I would play hardball and just continue on with his normal feeding routine. If you feed at certain meal times, do what you always do and pick up his food after a certain amount of time, etc. If you free-feed...just let him be. LOL He will end up eating enough no matter what. I would withhold any extra treats until he starts eating better.


----------



## jodublin (Sep 27, 2006)

like us dogs get bored of the same food ,switch for a while then switch back again


----------



## princessre (Dec 23, 2008)

We played hardball with NB venison and Casanova lost so much weight. We did 30 days of 15 minute down and back up three times a day, no treats AT ALL. He was miserable AND refused to eat. Maybe you can find another quality food and switch it up for him. I don't see the downside to it. Generally speaking Casanova eats more dog food when we offer a greater variety of food.


----------



## roxybaby22 (Feb 25, 2009)

I think there are great benefits to switching foods from what I have read and Roxy seems to be doing well with variety. I switch her food everytime we buy another bag of food for her.


----------



## littlemissy (May 19, 2009)

QUOTE (princessre @ Jul 8 2009, 08:07 PM) index.php?act=findpost&pid=802871


> We played hardball with NB venison and Casanova lost so much weight. We did 30 days of 15 minute down and back up three times a day, no treats AT ALL. He was miserable AND refused to eat. Maybe you can find another quality food and switch it up for him. I don't see the downside to it. Generally speaking Casanova eats more dog food when we offer a greater variety of food.[/B]

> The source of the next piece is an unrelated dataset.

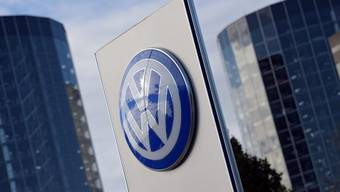 Volkswagen kommt nicht aus den Negativschlagzeilen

Casanova sounds like Calista. She has refused to eat for days at a time over and over again if do not switch the food. I have to switch the foods and snacks up to meet the queen's standards.... :smrofl: I agree with whoever said who wants to eat the same thing day in and day out. When dealing with a small malt 4-5 pounder or less I would not play hardball for more than a few days as they can get weak if the blood sugar drops too much-JMO. They can be stubborn about it I've accepted it and found switching between 2 or 3 foods or flavors on a rotational basis helps.


----------



## littlemissy (May 19, 2009)

QUOTE (roxybaby22 @ Jul 8 2009, 10:32 PM) index.php?act=findpost&pid=802948


> I think there are great benefits to switching foods from what I have read and Roxy seems to be doing well with variety. I switch her food everytime we buy another bag of food for her. [/B]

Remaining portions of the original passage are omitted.